Trotz Corona gut im Zeitplan

von Redaktion

Sanierungsarbeiten an der Aschauer Kreuzkapelle zum großen Teil abgeschlossen

Aschau – „Die Bauarbeiten an der Kreuzkapelle gehen ihrem Ende entgegen“, so Werner Weyerer, der Kirchenpfleger von Aschau. Mittlerweile wurde das Langhaus der Kapelle mit einem neuen Kupferdach eingedeckt und die Malerarbeiten im Außenbereich sind auf der Südseite voll im Gange.

„Wir liegen trotz Corona gut im Zeitplan“, sagt Weyerer erfreut. Die Arbeiten hätten alle planmäßig erledigt werden können. Nach dem Abschluss aller Arbeiten – und wenn es die Corona-Bestimmungen zulassen – wolle man mit der ganzen Pfarrgemeinde das Gotteshaus in seiner neuen Pracht gebührend feiern, so der Kirchenpfleger.

Zahlreiche Arbeiten im Außenbereich

Schon in den vergangenen Jahren wurden laut Pfarrer Paul Janßen und Kirchenpfleger Werner Weyerer Sanierungs- und Erhaltungsmaßnahmen vorgenommen, um dieses „Kleinod“ auch für die kommenden Generationen zu erhalten. Der Außenputz im Sockelbereich wurde abgeschlagen und nach der Neuanlage der Drainage saniert. Die völlig marode Holzschindeldeckung wurde durch ein Kupferdach ersetzt. Als Abschluss aller Außenarbeiten haben nun die Malerarbeiten begonnen: Das ganze Haus wird in ein strahlendes Weiß getaucht und die Fenster werden, wie bei der daneben stehenden Pfarrkirche,ockerfarben umrahmt.

Die Kreuzkapelle steht seit Mitte des 18. Jahrhunderts auf der Nordseite im Schatten der katholischen Pfarrkirche von Aschau. Die damalige Hofwirtin Maria Anna Schropp (heute Residenz Heinz Winkler) stiftete sie als Ersatz für die alte Friedhofskapelle, die aufgrund von Baufälligkeit abgerissen werden musste.

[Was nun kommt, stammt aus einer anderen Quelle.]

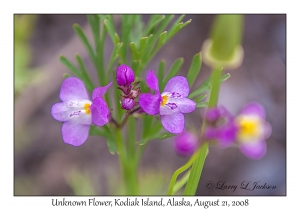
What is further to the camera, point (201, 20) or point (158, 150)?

Im Inneren der Kapelle erwartet die Besucher nicht nur ein heller, wohlproportionierter Raum, sondern auch eine hochwertige Ausstattung mit dem Kreuzaltar, dem kunstvollen Eisengitter und farbenprächtigen Fresken von Joseph Tiefenbrunner. Rechts am Kirchenportal erinnert eine Steintafel aus dem Jahr 1812 an die zehn Männer aus der Niederaschauer Pfarrei, die zusammen mit Friedrich Graf von Preysing-Hohenaschau am Napoleon-Feldzug nach Russland teilnahmen und nicht heimkehrten. Die Kreuzkapelle ist damit das älteste Erinnerungsmal für die napoleonischen Kriege in der Region und stellt „die Gründungsurkunde“ der Aschauer Soldaten- und Kriegerkameradschaft dar. Nach dem Abschluss der Renovierungsarbeiten wird die Kreuzkapelle wieder für alle zugänglich sein. Die Aschauer Pfarrgemeinde hofft, dass sie in ihrem Bestand wieder für einen längeren Zeitraum gesichert ist. 100000 Euro sind für die Restaurierungsmaßnahmen veranschlagt, die Finanzierung erfolgt über die Pfarrei, die auf Rücklagen, Zuschüsse und Spenden angewiesen ist. „Wir freuen uns über jede Spende, die für der Erhaltung des Rokokojuwels gemacht wird“, sagt Pfarrer Janßen.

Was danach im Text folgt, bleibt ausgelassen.